Please copy exactly the part of the records below that opens with the line containing "Особенности ресторанного бизнеса" and closes with the line containing "website speed 3", leaving out any pictures.

▶ _EXTRACTED INFORMATION_:
---*---

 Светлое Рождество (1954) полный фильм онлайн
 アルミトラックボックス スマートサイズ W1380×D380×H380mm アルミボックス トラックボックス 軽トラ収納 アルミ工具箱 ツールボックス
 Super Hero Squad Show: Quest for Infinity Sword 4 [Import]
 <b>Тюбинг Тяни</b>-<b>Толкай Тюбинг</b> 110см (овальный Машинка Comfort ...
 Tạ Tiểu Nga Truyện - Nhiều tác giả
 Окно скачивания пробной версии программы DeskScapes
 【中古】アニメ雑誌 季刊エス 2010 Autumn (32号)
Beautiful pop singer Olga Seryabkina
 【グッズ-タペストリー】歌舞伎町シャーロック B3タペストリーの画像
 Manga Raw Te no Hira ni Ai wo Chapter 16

---*---

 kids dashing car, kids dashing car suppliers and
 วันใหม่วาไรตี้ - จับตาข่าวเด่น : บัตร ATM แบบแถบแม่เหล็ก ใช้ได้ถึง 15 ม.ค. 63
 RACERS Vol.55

---*---

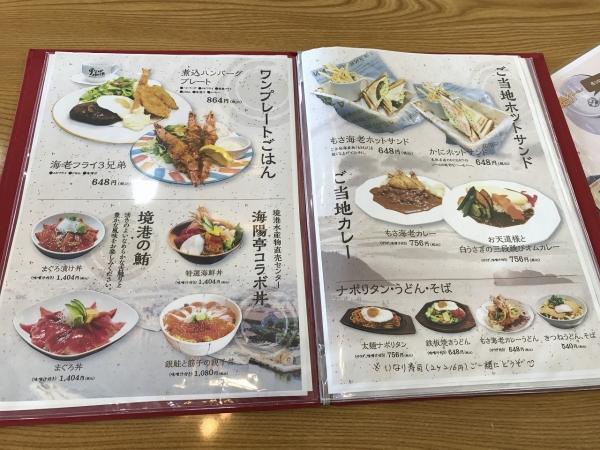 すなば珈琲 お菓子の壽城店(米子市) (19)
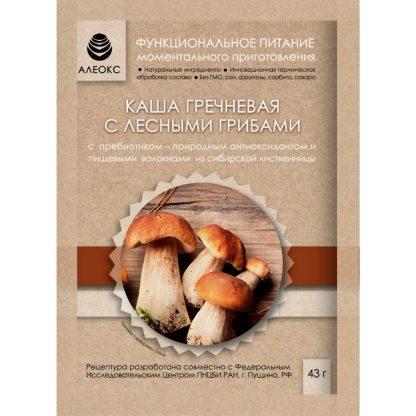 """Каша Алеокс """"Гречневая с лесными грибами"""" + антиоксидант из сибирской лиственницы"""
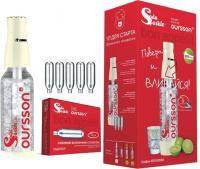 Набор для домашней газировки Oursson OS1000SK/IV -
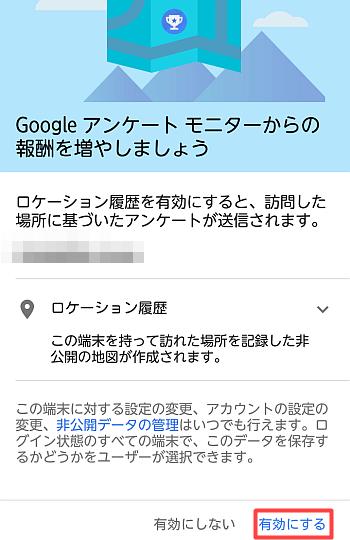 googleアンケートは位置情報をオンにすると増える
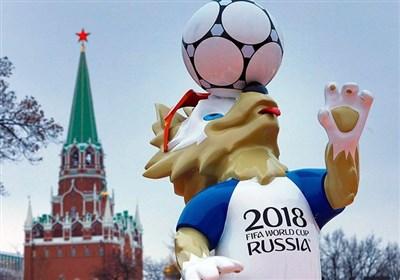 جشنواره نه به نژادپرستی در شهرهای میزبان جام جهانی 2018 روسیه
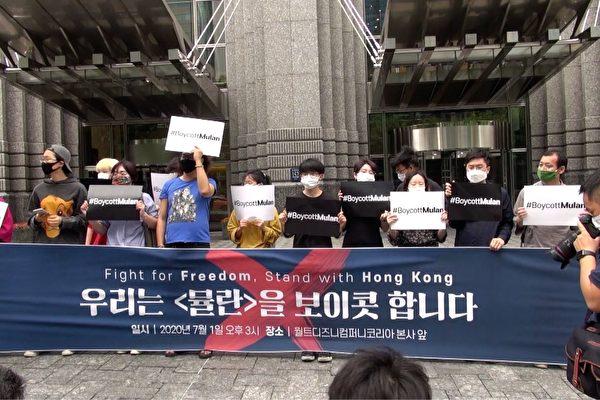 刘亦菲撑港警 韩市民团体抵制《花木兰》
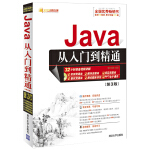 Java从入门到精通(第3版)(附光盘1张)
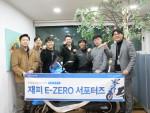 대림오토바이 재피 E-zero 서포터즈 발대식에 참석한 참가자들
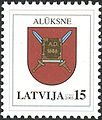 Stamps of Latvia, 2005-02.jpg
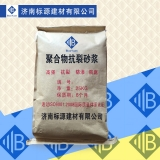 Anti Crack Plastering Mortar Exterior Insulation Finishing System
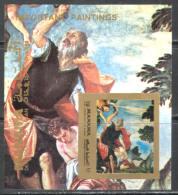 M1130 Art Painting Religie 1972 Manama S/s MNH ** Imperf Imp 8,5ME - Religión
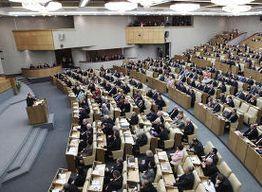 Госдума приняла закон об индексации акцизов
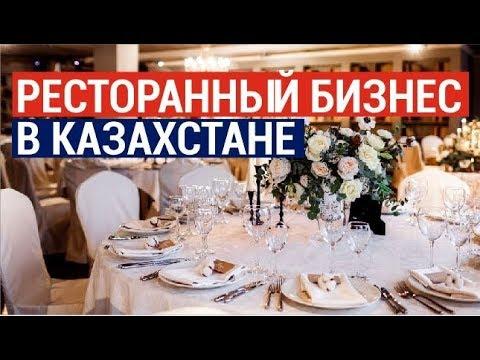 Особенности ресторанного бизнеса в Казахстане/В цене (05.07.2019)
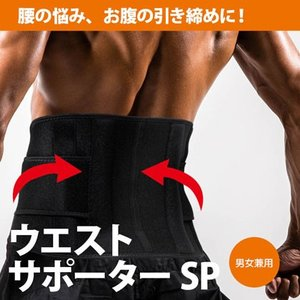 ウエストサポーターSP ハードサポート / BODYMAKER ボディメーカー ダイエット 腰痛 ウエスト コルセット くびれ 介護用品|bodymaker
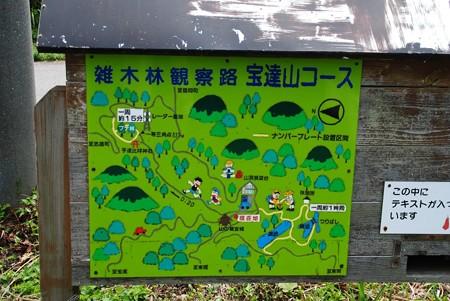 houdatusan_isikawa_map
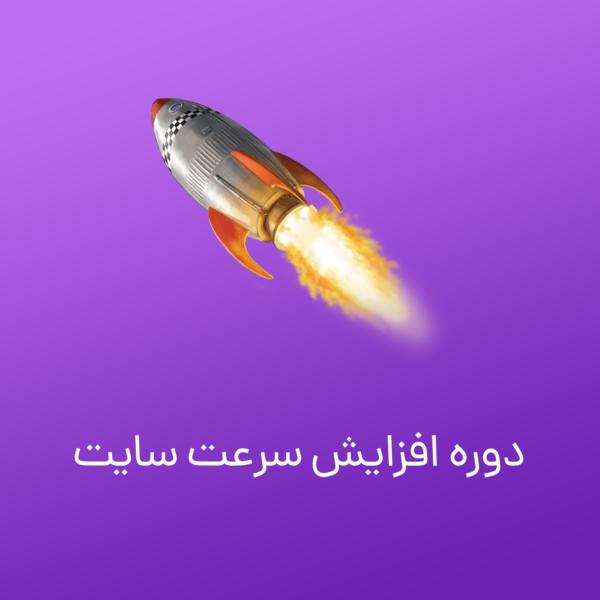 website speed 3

---*---

▶ _OUTPUT BELOW_:
 Особенности ресторанного бизнеса в Казахстане/В цене (05.07.2019)
 ウエストサポーターSP ハードサポート / BODYMAKER ボディメーカー ダイエット 腰痛 ウエスト コルセット くびれ 介護用品|bodymaker
 houdatusan_isikawa_map
 website speed 3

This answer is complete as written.